### Given instruction
Reproduce the following lines verbatim, starting with the line that contains "In the picture, between" and continuing through the end of the entries, both ends included.

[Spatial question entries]

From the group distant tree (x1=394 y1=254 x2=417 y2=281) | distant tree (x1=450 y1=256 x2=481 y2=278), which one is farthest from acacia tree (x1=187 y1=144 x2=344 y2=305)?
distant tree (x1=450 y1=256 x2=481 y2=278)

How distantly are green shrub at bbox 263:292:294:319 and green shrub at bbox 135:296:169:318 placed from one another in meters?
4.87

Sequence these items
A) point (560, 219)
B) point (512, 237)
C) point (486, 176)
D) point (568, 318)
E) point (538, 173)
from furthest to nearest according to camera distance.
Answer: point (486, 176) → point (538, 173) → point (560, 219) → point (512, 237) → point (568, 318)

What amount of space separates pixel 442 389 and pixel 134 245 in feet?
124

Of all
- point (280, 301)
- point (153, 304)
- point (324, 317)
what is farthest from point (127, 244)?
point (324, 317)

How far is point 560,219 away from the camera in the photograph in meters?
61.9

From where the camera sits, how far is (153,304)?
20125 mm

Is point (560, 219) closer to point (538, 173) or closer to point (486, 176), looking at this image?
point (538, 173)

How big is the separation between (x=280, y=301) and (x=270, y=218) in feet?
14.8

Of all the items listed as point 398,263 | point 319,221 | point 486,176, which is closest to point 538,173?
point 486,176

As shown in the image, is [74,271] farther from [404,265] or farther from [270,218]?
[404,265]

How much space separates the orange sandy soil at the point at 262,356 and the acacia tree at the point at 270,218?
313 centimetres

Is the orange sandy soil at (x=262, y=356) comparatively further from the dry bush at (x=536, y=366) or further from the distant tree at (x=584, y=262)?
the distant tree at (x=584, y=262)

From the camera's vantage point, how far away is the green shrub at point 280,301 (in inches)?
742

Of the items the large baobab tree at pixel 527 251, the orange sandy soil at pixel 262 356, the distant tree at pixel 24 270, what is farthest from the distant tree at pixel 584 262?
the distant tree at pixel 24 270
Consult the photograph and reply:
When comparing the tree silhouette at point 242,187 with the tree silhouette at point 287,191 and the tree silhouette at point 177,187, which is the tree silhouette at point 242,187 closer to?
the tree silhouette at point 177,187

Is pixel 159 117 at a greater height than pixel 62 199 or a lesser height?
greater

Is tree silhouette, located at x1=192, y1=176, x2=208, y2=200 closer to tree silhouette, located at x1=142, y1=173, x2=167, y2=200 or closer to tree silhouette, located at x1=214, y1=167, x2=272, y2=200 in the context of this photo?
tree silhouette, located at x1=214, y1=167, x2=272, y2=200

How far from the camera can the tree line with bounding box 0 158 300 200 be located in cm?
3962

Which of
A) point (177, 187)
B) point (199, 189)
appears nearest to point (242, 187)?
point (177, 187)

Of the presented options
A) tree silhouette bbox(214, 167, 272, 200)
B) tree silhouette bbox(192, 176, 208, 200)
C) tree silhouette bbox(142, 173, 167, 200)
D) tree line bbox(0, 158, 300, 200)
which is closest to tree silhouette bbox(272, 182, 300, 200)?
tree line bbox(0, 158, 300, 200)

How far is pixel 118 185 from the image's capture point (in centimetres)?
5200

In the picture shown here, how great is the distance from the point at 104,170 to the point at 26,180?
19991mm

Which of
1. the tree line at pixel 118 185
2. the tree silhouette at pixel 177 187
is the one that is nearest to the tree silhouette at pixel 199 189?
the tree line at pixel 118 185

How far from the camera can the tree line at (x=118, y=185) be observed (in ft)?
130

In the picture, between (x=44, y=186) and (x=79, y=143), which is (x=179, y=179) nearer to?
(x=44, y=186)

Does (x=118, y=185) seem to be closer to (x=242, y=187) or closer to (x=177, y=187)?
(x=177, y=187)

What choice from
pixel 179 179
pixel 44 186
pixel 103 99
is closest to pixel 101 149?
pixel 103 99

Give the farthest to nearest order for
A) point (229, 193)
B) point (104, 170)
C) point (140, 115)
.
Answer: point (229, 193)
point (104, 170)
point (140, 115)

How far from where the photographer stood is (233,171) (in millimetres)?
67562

### Final result
In the picture, between (x=44, y=186) and (x=79, y=143), which is (x=179, y=179) nearer to?
(x=44, y=186)

Does (x=118, y=185) seem to be closer to (x=242, y=187) or closer to (x=177, y=187)?
(x=177, y=187)

What choice from
pixel 179 179
pixel 44 186
pixel 103 99
is closest to pixel 101 149?
pixel 103 99

Give the farthest to nearest order for
A) point (229, 193)
B) point (104, 170)
C) point (140, 115)
.
Answer: point (229, 193)
point (104, 170)
point (140, 115)

How far from where the photographer stood is (233,171) (in millimetres)?
67562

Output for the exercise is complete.